Au cœur de Montpellier, la Chapelle de la Miséricorde offre un cadre aussi incongru que propice à l’invitation méditative autour de nos origines animales. Un amas de boules en cire à cacheter et filasse s’amoncellent sur le sol comme après un glissement de terrain. Des animaux naturalisés, mammifères, poissons, reptiles et coquillages sont enchâssés dans les boules, certains comme les crocodiles et les oiseaux semblent vouloir s’en dégager. Un éléphanteau aussi intrigué qu’intriguant apparaît libre de ses mouvements dans cette vision vertigineuse du monde.

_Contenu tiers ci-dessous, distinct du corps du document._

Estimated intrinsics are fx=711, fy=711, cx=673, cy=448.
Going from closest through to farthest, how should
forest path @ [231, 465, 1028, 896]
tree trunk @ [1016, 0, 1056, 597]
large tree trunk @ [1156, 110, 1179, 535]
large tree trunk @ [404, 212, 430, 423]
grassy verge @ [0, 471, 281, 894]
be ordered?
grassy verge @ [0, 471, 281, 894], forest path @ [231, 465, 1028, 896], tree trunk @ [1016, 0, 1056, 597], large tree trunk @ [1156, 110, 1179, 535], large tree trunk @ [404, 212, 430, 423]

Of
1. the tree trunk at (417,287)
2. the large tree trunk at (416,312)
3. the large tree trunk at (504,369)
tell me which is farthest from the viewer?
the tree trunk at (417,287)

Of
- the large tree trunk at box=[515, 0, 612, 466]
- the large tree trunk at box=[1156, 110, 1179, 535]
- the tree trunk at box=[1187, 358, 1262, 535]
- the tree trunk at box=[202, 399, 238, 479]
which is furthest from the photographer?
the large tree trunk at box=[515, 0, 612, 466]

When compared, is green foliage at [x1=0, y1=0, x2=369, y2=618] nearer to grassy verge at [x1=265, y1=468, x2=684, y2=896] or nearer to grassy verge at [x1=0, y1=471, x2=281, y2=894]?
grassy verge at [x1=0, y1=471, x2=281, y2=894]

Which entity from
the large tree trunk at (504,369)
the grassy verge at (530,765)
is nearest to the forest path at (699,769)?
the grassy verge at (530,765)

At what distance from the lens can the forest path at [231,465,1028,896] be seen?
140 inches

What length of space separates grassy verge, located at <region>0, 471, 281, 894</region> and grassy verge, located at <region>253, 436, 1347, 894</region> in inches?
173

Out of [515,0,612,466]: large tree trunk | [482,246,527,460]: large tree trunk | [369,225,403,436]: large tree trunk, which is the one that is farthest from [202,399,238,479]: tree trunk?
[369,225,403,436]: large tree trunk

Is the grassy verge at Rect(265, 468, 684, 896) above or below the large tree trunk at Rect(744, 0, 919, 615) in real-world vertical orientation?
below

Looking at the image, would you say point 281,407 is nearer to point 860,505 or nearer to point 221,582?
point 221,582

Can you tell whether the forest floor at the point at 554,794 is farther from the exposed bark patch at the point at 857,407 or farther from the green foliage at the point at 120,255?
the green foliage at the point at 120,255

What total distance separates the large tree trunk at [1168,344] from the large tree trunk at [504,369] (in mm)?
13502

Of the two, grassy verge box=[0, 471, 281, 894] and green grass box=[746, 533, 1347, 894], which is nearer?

Les différentes espèces qui peuplent l’espace symbolisent l’air, l’eau et la terre, trois éléments constamment convoqués dans l’œuvre de l’artiste comme une synthèse du vivant.
Les espèces sont-elles éternelles et immuables comme le pensait Aristote ? Que renferment les boules de Jean-Luc Parents ? S’il touche à l’antériorité, le champ d’investigation de l’artiste se constitue partiellement de son histoire personnelle. Il a logé dans les boules des choses invisibles comme des vêtements de sa femme et de ses enfants. L’artiste s’est-il glissé à l’intérieur d’une d’elles depuis sa disparition en 2022… Sans doute pas sous la figure humaine qu’il avait exclue de son univers.
En se rapprochant on discerne une multitude de trous dans les boules qui sont comptés et chiffrés en romain. À partir de ces traces débusquées, on remonte le temps du langage. La somme des trous correspond au nombre de mots du texte écrit par le poète pour chaque boule.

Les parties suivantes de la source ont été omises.